REQUIRED TASK 1: Read the film review and the entries below. What superlative does Kayla win at her school?

ARTICLE:
-.-.-

Everything about the world of Kayla Day is equally saturated in nostalgia and modernity. From her chipped, one-coat manicure to her L.L.Bean backpack (with embroidered initials, of course) to her unenthusiastic clashing of cymbals in band, Burnham surrounds his subject with the relatable tropes of adolescence. Watching Kayla pick up her sixth grade time capsule provokes an intense flashback, just as the film itself does to our own youth. When she wins “Most Quiet” for her school’s eighth grade superlatives, I can’t help but remember my own win for “Most Helpful” and the terribly uncomfortable photoshoot that followed. It wasn’t these standard features of middle school that dated the audience for the rated-R movie, but rather those that correlated with the movie’s setting in the 2010s. Kayla is rarely seen without some combination of her cell phone, earphones, and laptop, taking Buzzfeed quizzes and scrolling through social media apps like Instagram and Snapchat. While putting in her earphones and ignoring her father at the dinner table might be a bit hyperbolic, the integration of technology into “Eighth Grade” is impressively realistic. It is most impactful in the form of Kayla’s YouTube videos, which give the movie a narrative and thematic arc beyond the surface plot of following her throughout her last week of the eighth grade.

-.-.-

DATA SECTION:

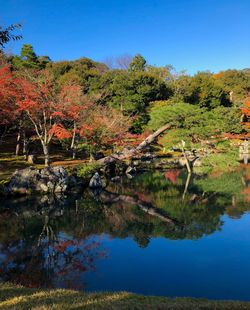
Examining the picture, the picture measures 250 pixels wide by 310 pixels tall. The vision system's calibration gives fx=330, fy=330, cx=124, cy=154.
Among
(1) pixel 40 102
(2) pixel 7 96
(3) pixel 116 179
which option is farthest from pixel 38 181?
(2) pixel 7 96

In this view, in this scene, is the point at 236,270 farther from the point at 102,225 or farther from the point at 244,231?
the point at 102,225

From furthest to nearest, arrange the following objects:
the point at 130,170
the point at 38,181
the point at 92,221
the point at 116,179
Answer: the point at 130,170, the point at 116,179, the point at 38,181, the point at 92,221

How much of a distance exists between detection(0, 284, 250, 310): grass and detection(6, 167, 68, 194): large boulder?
47.1ft

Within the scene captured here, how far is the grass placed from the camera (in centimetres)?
600

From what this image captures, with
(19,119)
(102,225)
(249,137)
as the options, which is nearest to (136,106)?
(249,137)

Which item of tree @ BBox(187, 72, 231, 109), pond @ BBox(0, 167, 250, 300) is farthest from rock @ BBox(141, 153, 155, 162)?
tree @ BBox(187, 72, 231, 109)

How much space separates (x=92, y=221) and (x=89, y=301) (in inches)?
375

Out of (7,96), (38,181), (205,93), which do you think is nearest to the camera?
(38,181)

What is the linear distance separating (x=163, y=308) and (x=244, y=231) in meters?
8.98

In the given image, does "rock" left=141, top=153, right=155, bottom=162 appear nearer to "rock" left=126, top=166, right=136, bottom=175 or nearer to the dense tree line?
the dense tree line

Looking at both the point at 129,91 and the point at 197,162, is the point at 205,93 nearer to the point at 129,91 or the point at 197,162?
the point at 129,91

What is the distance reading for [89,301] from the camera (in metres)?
6.34

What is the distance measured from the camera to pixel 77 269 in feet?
34.5

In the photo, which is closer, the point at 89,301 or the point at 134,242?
the point at 89,301
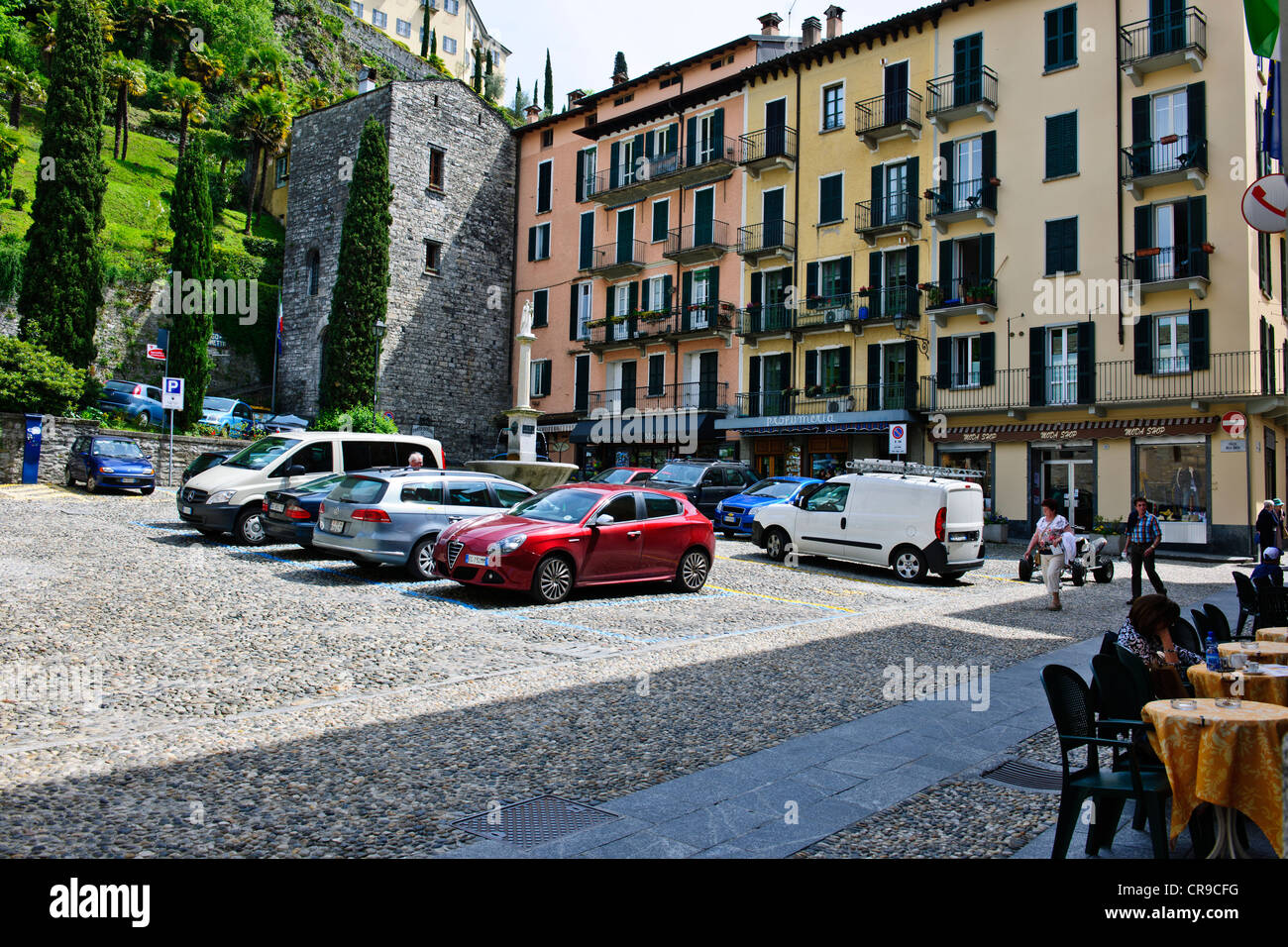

-.-.-

REQUIRED TASK 2: Select every line of the entries above that contains the string "farthest". Case counts.

FULL RESPONSE 1: "Most Quiet"

FULL RESPONSE 2:
which option is farthest from pixel 38 181?
Which item of tree @ BBox(187, 72, 231, 109), pond @ BBox(0, 167, 250, 300) is farthest from rock @ BBox(141, 153, 155, 162)?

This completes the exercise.